– Мам, а что такое «ордер»?

Мне это слово напоминает слово «орден», ведь ордена вручают, а что и ордер вручают, я узнала от папы. И мне немного смешно: орден – красивый и его можно повесить прямо на рубашку, а от этого ордера-бумажки, какая может быть польза, и зачем его вручать?

– Это путёвка в новую жизнь! – смеется мама.

– А мы по этой путёвке навсегда поедем или как в Крым, на лето?

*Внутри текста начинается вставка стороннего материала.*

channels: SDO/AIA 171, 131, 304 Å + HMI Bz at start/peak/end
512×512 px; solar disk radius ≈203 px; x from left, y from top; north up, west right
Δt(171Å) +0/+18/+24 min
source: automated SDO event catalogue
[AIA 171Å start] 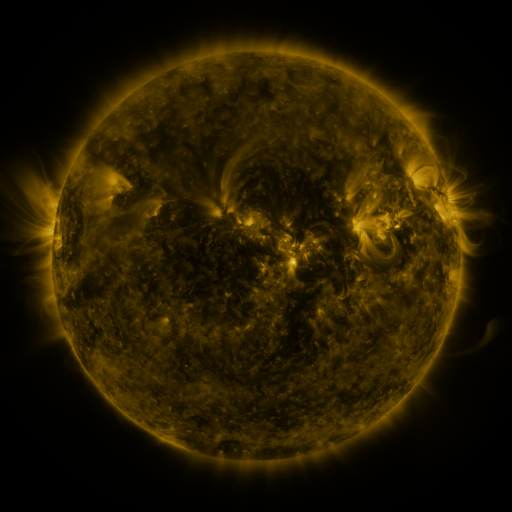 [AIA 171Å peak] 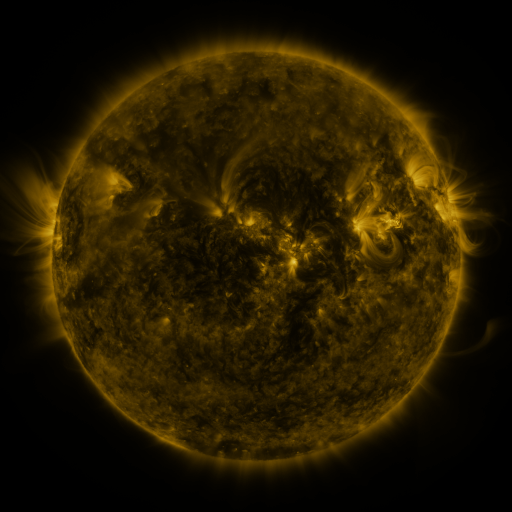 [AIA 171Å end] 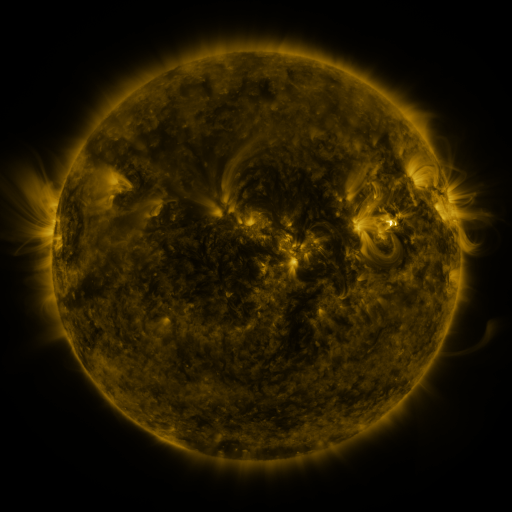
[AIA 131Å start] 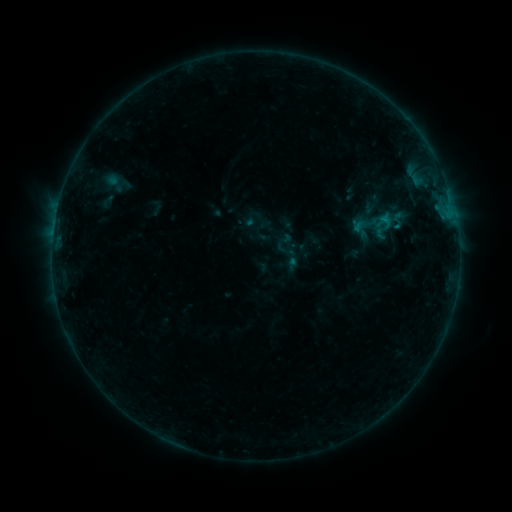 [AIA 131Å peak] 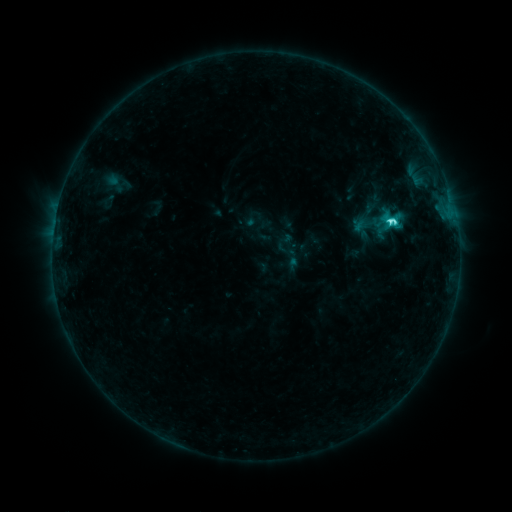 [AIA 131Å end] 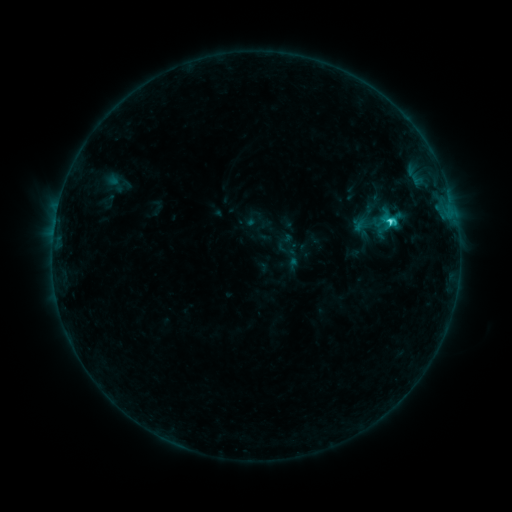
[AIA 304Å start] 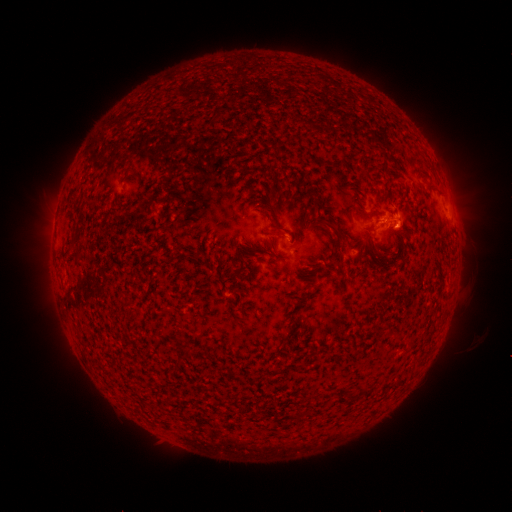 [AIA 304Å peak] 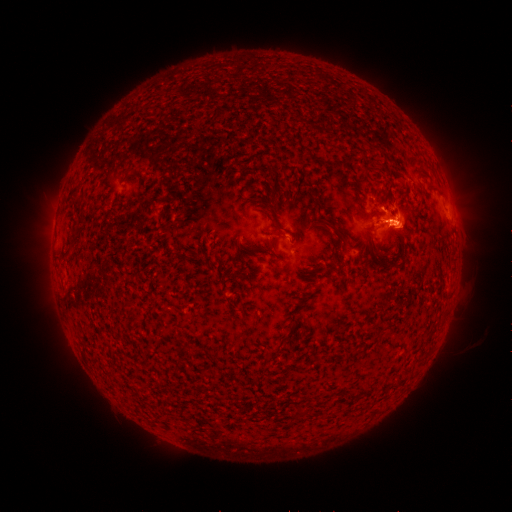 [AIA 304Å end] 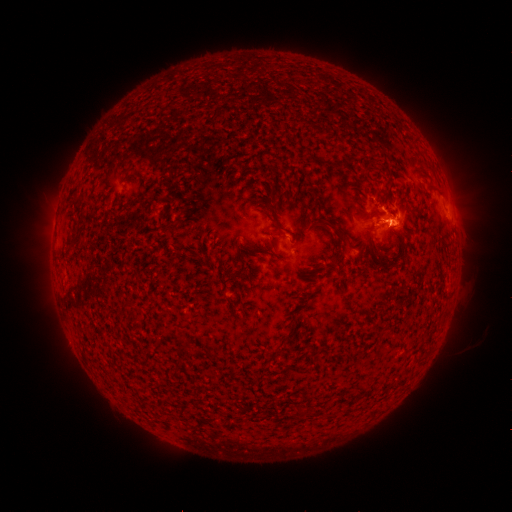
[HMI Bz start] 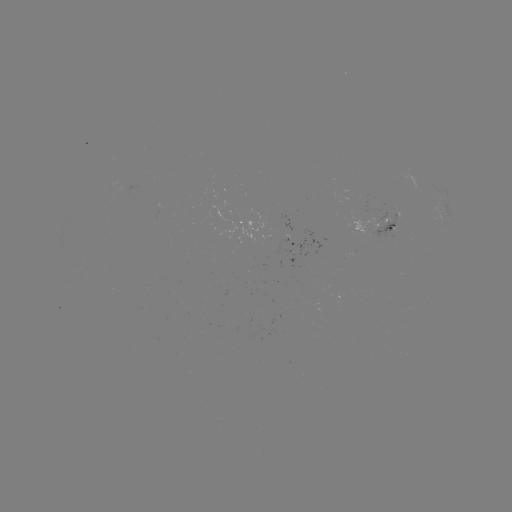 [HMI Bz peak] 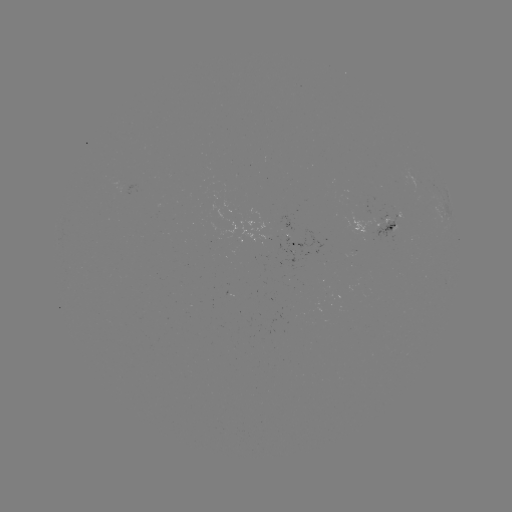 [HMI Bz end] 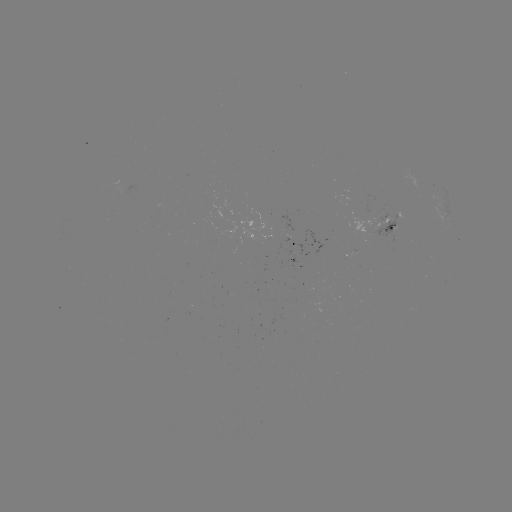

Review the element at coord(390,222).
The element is C3.6 flare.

– Навсегда! У тебя там будет своя комната, и кухня будет только нашей, и ванна с туалетом! – продолжает описывать очевидные преимущества новой жизни мама.

– Это хорошо, но всё равно грустно.

– Ну почему, дочка?

– А как же мои друзья?

– На новом месте встретишь новых друзей!

– Встречу, – повторяю я.

Южный берег Крыма и Черное море – это счастье! И городские родители, лишенные бабушек и дедушек, проживающих в экологически чистых деревнях и летом ждущих к себе в гости внуков, в погоне за солнцем, морем и чистым воздухом стремятся вывезти своих дорогих бледнолицых чад, которые за нескончаемый зимний период: осень-



зима—начало весны, – забыли вкус южных фруктов, к нему, к морю, во что бы то ни стало и во что бы это ни обошлось.

И моя семья – не исключение. Ежегодно мама устраивала зимние переговоры-переписки с таинственной бабой Зоей, имеющей счастье жить в Алупке, в небольшом доме, из которого до моря можно добраться пешком. Каких-то сорок минут! Сущий пустяк! Зато во время пешеходной прогулки мы имеем чистейший воздух южного берега Крыма, в меру увлажненный и приправленный эфирными маслами стройных кипарисов и эвкалиптовых деревьев.

К этому южному счастью мы едем в плацкартном вагоне поезда «Москва- Симферополь», ритмично покачиваясь в такт стучащих по шпалам колес, под позвякивание чайных стаканов, бьющихся о подстаканники и иногда выплескивающих наружу волну черного чая, тем самым своеобразно напоминая нам о конечной цели нашего путешествия: мы едем к Черному морю!

И ни по чем нам мирный храп соседа с верхней полки, разморенного дорогой, с выступившей испариной на толстокожем лице, и его свесившаяся в коридор на уровне лба пассажиров, проходящих в сторону туалета, мозолистая стопа, увенчанная короной из пальцев-колбасок с толстенными ногтями, изъеденными грибком.

На одной чаше весов пассажиров – сила желания попасть в туалет по большой или малой нужде, на второй – препятствие в виде газовой бомбы, норовящей угодить прямо в нос страждущего облегчиться. Мне легко: я маленькая, и юрко пробираюсь внизу между полками, не рискуя встретиться со стопой-препятствием.

У меня другие сложности: удержаться на бултыхающемся из стороны в сторону и источающим зловония унитазе, зажав одной рукой нос, а второй – вцепившись в дверную ручку, постоянно стремящуюся открыться и любезно впустить вовнутрь толпу ожидающих своей очереди в коридоре. Я неловко балансирую, усевшись верхом на клозет, словно наездница в цирке, рискуя либо провалиться в сердцевину зловоний, либо удариться чем придется о раковину.

Мама периодически взволнованно стучит в дверь, интересуясь, как я там, и одновременно напоминая об ожидающих, а я каждый раз отнимаю руку от носа, разжимаю ноздри, чтобы ответить ей, тут же задыхаюсь от нахлынувших запахов и испытываю приступ тошноты.

А за окном вагона пролетают чудеснейшие пейзажи, платформы-остановки с бабульками и дедульками, расставившими свои заманчивые сети с продуктами, предназначенными для изголодавшихся в дороге путешественников, уничтоживших по мере продвижения поезда на юг свой домашний запас провианта, с вожделенными южными спелыми фруктами —мечтой городского жителя. Последние выскакивают из поезда на полустанках, чтобы затариться продуктами и успеть обратно заскочить в поезд, пока он не начал движение, о чем постоянно извещает проводница.